In 2010, he said the government had spent some RM3 billion for the treatment of three main smoking-related diseases: coronary heart disease, lung cancer, and chronic obstructive pulmonary diseases.
He said while the Control of Tobacco Products Regulations (CTPR) 2004 regulated legal and illicit cigarettes, the main government agencies for optimising tobacco taxes and improving control on illicit cigarettes were the Finance Ministry and Customs Department.
“The Customs Department has made tremendous effort and is looking to strengthen control of illicit cigarettes, such as smuggling, distribution and sales activities.
“Besides reinforcing border control, other tobacco-control measures must also be strengthened to produce an overall effect.”
Dr Noor Hisham acknowledged that the government always faced challenges in implementing policies concerning tobacco control, including “industry interference, either globally or locally”.
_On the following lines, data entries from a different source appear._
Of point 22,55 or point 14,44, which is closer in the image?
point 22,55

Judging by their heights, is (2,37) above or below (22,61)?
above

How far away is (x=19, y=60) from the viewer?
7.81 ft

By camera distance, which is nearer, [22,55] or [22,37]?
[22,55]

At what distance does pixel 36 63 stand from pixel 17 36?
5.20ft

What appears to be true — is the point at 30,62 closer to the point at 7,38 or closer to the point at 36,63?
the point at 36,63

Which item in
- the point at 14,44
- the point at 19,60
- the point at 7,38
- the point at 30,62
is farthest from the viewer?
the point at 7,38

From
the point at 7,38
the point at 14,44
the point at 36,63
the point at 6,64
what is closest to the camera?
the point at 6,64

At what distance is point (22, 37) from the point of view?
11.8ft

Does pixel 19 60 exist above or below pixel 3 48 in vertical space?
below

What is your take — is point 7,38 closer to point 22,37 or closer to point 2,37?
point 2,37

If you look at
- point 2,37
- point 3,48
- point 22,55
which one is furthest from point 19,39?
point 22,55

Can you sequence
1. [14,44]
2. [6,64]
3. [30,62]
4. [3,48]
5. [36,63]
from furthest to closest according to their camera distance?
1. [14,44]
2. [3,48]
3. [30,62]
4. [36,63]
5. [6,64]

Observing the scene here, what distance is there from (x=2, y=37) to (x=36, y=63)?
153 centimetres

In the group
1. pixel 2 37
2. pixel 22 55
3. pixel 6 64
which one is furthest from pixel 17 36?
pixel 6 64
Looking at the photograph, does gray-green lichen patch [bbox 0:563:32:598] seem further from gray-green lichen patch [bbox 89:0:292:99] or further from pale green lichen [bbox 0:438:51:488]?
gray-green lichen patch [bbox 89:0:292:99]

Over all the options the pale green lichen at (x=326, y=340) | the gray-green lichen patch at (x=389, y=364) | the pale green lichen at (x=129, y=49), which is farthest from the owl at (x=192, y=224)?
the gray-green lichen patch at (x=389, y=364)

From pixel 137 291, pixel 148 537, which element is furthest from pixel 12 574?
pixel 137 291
Other challenges included limited resources for tobacco control activities, including financial and human resources, and the introduction of new tobacco products, such as electronic cigarettes and shisha.
“These new products may infer a perception of ‘safety’ for using tobacco products. We are also working on de-normalising the smoking culture in Malaysia to instil no-smoking as the lifestyle choice into adults and youth.
“Agencies should not look at tobacco products as a normal trade product but instead recognise it as an inferior good that causes premature deaths.”
Deputy Health Minister Datuk Seri Dr Hilmi Yahaya had, in March, announced plans to increase cigarette prices from RM17 to RM21.50 a packet to deter smoking among Malaysians, especially youth.